The High Court ruled the policy was “unlawful” as it did not take into account the risk to elderly and vulnerable residents from asymptomatic people spreading the virus.
Approximately 20,000 elderly or disabled care home residents died of Covid in England and Wales, with many catching it after hospital patients were discharged into care homes.
In a bid to free up space in hospitals, around 25,000 patients were discharged into care homes from April 2020, with the government not requiring negative tests beforehand.
Ruling on the case, Lord Justice David Bean and Justice Neil Garnham said: “The decisions of the secretary of state for health and social care [Matt Hancock] to make and maintain a series of policies contained in documents issued on 17 and 19 March and 2 April 2020 were unlawful because the drafters of those documents failed to take into account the risk to elderly and vulnerable residents from non-symptomatic transmission.”

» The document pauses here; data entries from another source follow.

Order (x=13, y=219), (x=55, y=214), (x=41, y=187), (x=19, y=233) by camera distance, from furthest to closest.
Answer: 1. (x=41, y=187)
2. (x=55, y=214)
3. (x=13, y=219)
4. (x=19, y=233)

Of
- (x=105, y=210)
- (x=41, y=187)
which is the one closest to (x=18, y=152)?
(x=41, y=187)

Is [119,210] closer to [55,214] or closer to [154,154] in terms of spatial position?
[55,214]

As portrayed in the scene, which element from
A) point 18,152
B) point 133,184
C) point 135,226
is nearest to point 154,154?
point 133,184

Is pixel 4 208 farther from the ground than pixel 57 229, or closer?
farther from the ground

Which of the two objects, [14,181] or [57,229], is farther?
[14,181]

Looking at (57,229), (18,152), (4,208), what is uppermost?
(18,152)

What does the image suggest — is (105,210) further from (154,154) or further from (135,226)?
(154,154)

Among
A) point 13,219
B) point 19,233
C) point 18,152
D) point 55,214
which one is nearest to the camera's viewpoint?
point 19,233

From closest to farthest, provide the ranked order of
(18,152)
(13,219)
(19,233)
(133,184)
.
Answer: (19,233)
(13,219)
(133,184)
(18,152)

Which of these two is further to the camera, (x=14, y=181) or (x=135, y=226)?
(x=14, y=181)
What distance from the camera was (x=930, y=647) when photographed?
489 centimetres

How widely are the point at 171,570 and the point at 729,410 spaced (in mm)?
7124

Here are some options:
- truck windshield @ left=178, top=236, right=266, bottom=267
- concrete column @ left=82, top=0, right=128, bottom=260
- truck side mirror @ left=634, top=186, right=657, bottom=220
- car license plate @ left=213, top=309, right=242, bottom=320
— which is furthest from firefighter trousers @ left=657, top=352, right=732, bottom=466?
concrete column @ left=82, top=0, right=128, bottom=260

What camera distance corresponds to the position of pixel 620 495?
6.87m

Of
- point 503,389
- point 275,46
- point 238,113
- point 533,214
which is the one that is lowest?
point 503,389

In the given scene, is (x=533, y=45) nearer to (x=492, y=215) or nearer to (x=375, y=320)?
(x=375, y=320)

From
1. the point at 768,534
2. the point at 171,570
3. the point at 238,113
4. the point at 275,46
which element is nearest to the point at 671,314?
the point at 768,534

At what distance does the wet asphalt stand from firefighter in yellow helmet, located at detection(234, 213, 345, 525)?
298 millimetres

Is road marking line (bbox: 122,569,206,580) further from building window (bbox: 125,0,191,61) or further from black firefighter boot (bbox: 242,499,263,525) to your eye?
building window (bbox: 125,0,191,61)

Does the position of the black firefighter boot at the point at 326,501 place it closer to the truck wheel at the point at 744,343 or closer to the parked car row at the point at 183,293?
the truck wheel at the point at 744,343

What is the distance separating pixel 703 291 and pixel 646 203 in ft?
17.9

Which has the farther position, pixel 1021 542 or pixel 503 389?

Jason Coppel QC, a part of the team who brought the case against the government, said that “the care home population was known to be uniquely vulnerable to being killed or seriously harmed by Covid-19”.
“The government’s failure to protect it, and positive steps taken by the government which introduced Covid-19 infection into care homes, represent one of the most egregious and devastating policy failures in the modern era,” he said.
Lawyers for the government claimed during the trial that scientists had not advised about the potential dangers of asymptomatic transmission in April 2020.
Former health secretary Matt Hancock said during the pandemic that “right from the start we have tried to throw a protective ring around our care homes”.
A government spokeswoman said: “Every death is a tragedy and we worked tirelessly to protect the public from the threat to life and health posed by the pandemic and specifically sought to safeguard care homes and their residents.
“We have provided billions of pounds to support the sector, including on infection and prevention control, free PPE and priority vaccinations – with the vast majority of eligible care staff and residents now vaccinated.”